# GIVEN PASSAGE
====

Chris Hipkins: Did he ask how Talent2 was intending to recover overpayments when he was put in charge of Novopay; if not, why not?
Hon STEVEN JOYCE: I asked a whole range of questions—not that particular one, but could I point out to the member that, in relation to that, the system for recovering payments is exactly the same system that has been in place for many years, with the same subcontractor and with the same process as has applied the entire time, and, in fact, with the same people doing it. So there has been no change in that process for the last many years.
Chris Hipkins: Given the massive backlog of problems with Novopay that were already evident when he became the Minister responsible for it, why did he not think to ask what process was in place for recovering the overpayments, and instruct Talent2 that sending debt collectors on to people who were still not being paid correctly perhaps was not such a good idea?
Hon STEVEN JOYCE: I would say that one of the things that was not a good idea was where we started in this whole place in the first place, in terms of setting the contract up. Because one of the issues raised by the technical review—
Chris Hipkins: I raise a point of order, Mr Speaker. I did not ask—
Mr SPEAKER: Order! The Minister is attempting to answer your question.
Chris Hipkins: No, he is not. I did not ask him anything about the contract in the first place.
Mr SPEAKER: If we have a chance to listen to the answer—but if you are going to interrupt the answer, we are not going to know whether the Minister has addressed it.
Hon STEVEN JOYCE: The point I was making was that I inherited a situation that has created a whole range of issues that go back very many years, including back to when that member was a ministerial adviser recommending in favour of the Novopay deal in Trevor Mallard’s office. The point is that in the 8 weeks that I have had the role, I have chased down a whole—[Interruption]
Mr SPEAKER: Order! If the member continues with that, I will have to ask him to leave the House.
Hon Trevor Mallard: Well, tell him to tell the truth.

====

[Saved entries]

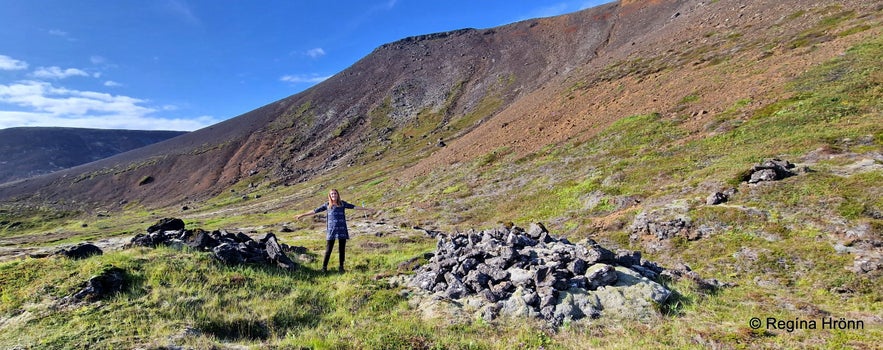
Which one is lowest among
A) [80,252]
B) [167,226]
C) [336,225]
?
[336,225]

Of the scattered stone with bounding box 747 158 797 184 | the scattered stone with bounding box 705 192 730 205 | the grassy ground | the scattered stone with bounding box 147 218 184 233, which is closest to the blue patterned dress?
the grassy ground

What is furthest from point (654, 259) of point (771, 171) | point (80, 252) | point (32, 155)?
point (32, 155)

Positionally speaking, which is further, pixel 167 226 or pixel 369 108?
pixel 369 108

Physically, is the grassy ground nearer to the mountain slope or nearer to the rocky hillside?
the mountain slope

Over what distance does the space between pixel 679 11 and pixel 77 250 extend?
303 ft

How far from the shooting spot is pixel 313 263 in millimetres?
14812

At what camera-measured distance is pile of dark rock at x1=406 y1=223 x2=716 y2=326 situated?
358 inches

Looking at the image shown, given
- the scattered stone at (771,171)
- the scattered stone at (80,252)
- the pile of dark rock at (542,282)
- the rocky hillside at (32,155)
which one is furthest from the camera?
the rocky hillside at (32,155)

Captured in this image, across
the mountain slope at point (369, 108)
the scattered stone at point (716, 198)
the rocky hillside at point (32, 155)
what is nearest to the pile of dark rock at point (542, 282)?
the scattered stone at point (716, 198)

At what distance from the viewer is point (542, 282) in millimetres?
9867

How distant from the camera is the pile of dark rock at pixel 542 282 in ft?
29.9

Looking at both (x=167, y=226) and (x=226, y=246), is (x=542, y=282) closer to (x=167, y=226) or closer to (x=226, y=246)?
(x=226, y=246)

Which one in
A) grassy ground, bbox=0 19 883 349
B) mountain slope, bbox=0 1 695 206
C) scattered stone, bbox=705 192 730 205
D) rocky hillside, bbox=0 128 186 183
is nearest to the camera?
grassy ground, bbox=0 19 883 349

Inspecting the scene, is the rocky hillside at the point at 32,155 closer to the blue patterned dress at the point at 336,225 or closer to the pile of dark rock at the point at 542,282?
the blue patterned dress at the point at 336,225
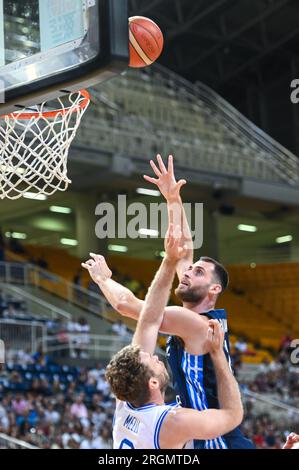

====

# WORK TO COMPLETE
A - Using only the Novopay exchange, decide whether each statement agrees with it. Answer yes or no for each one and quote the words that decide it.
(i) Steven Joyce says he asked how Talent2 intended to recover overpayments.
(ii) The Speaker says the Minister is attempting to answer the question.
(iii) Steven Joyce says he has held the role for 12 weeks.
B - Write the next few lines of the Novopay exchange, picking up after its final line.

# RESULTS OF THE EXERCISE
A -
(i) No: "I asked a whole range of questions—not that particular one"
(ii) Yes: "The Minister is attempting to answer your question."
(iii) No: "in the 8 weeks that I have had the role"

B -
Mr SPEAKER: Order! It is completely unparliamentary to call anyone a liar in this House. The member will stand and withdraw those comments, please.
Hon Trevor Mallard: I withdraw.
Mr SPEAKER: Supplementary question—
Chris Hipkins: I raise a point of order, Mr Speaker. The Minister had not finished his answer. He has not actually addressed the question that I asked him in the first place.
Mr SPEAKER: I am going to ask the member to ask the question again.
Chris Hipkins: I do not think I can actually remember completely what the question was. Maybe the Minister could just address it.
Mr SPEAKER: No, if the member wants to repeat his question, I have given him the opportunity. [Interruption] OK. Has the member got further supplementary questions?
Chris Hipkins: Why did he not give Talent2 a clear instruction before last week not to use debt collectors?
Hon STEVEN JOYCE: In fact, I did not have to, because as soon as the matter came to light, while I was still on a plane, the Secretary for Education made his own decision that that would not proceed. The fact of the matter is that at that point, I think, seven people had been approached by debt collectors in relation to the Talent2 system, and there were currently 200 people being approached by the previous system. The point is that the secretary acted as soon as it was brought to his attention.
Rt Hon John Key: I raise a point of order, Mr Speaker. I just noticed today that the sound system has been very quiet. It has been quite hard to hear the questioners, and I wonder whether you could ask the technicians to have a look at it.
Mr SPEAKER: I will certainly do so. There have been some problems with the sound system. I was informed that it was operating, but we will certainly have a look at it. I thank the Prime Minister for that.